Germany has taken a decisive step towards implementing the EU Data Act. On 26 March 2026, the Bundestag passed the Data Act-Durchführungsgesetz (DADG), establishing the national framework for enforcement. While further legislative steps may still follow before the law formally enters into force, the direction is now clear.

For organisations operating in Germany, this marks a turning point. While the EU Data Act has been on the horizon for some time, the absence of a defined national enforcement structure created uncertainty around timing and practical exposure. That uncertainty is now largely resolved.

Enforcement and supervisory activity may follow in the near term. Organisations should act accordingly.

Enforcement Structure in Place

The DADG designates the Bundesnetzagentur (BNetzA) as the competent authority and equips it with investigative and enforcement powers, alongside a defined penalty regime.

§ **WHAT TO DO**:
[1] Answer these from the passage on Germany's Data Act implementation:
(a) On what date did the Bundestag pass the Data Act-Durchführungsgesetz (DADG)?
(b) Which authority does the DADG designate as the competent authority?
(c) What did the absence of a defined national enforcement structure create uncertainty around?
[2] Write the next part of the passage on Germany's Data Act implementation, picking up after its final sentence.
The listing has no connection to the passage on Germany's Data Act implementation.

§ **EXTRACTED MATERIAL**:
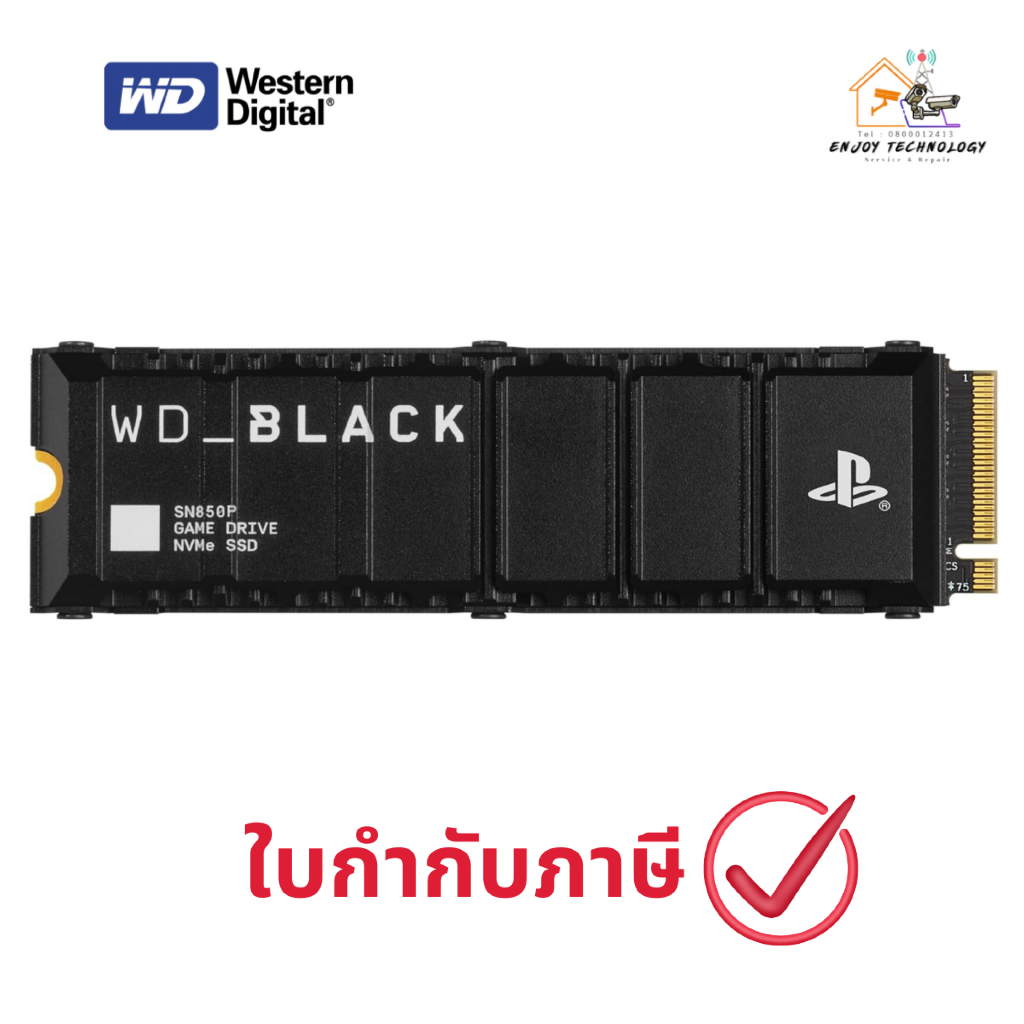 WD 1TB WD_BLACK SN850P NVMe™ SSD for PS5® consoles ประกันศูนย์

--

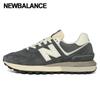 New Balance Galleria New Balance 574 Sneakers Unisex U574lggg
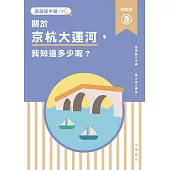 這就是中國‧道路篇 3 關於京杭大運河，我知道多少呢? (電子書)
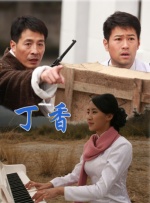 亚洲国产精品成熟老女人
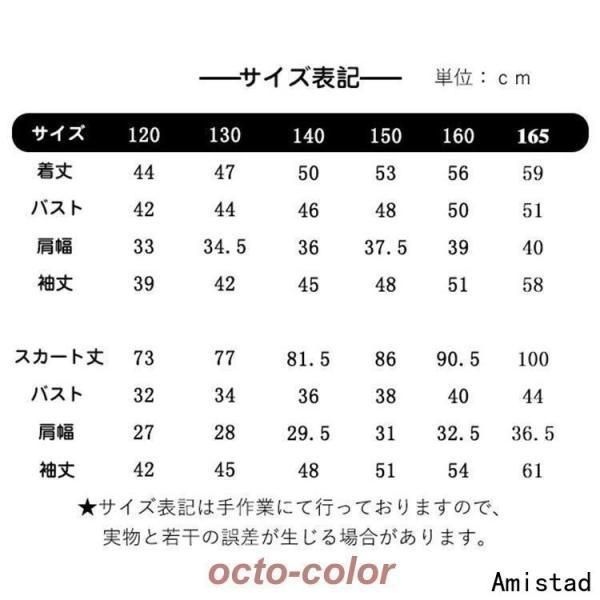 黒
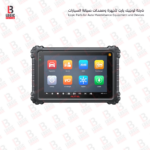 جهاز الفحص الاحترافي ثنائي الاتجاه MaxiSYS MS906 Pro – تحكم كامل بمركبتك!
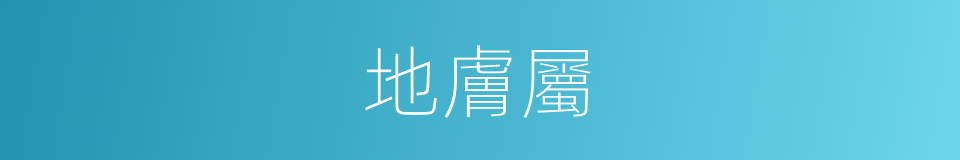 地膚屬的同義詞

§ **ANSWERS TO EACH TASK**:
[1]
(a) 26 March 2026.
(b) The Bundesnetzagentur (BNetzA).
(c) Timing and practical exposure.

[2]
Fines may reach up to EUR 5 million, depending on the nature and severity of the infringement. For organisations with a global annual turnover exceeding EUR 250 million, an alternative maximum of up to 2% of worldwide turnover may apply. Lower tiers of EUR 500,000, EUR 100,000 and EUR 50,000 are provided for less severe breaches. In addition, the BNetzA may impose penalty payments of up to EUR 500,000 in cases of non-compliance with its orders.

In parallel, the Federal Commissioner for Data Protection and Freedom of Information (BfDI) is designated as responsible for data protection aspects within the scope of the Data Act, including for private entities. In practice, this establishes a coordinated approach, with the BNetzA leading proceedings and involving the BfDI where personal data is concerned.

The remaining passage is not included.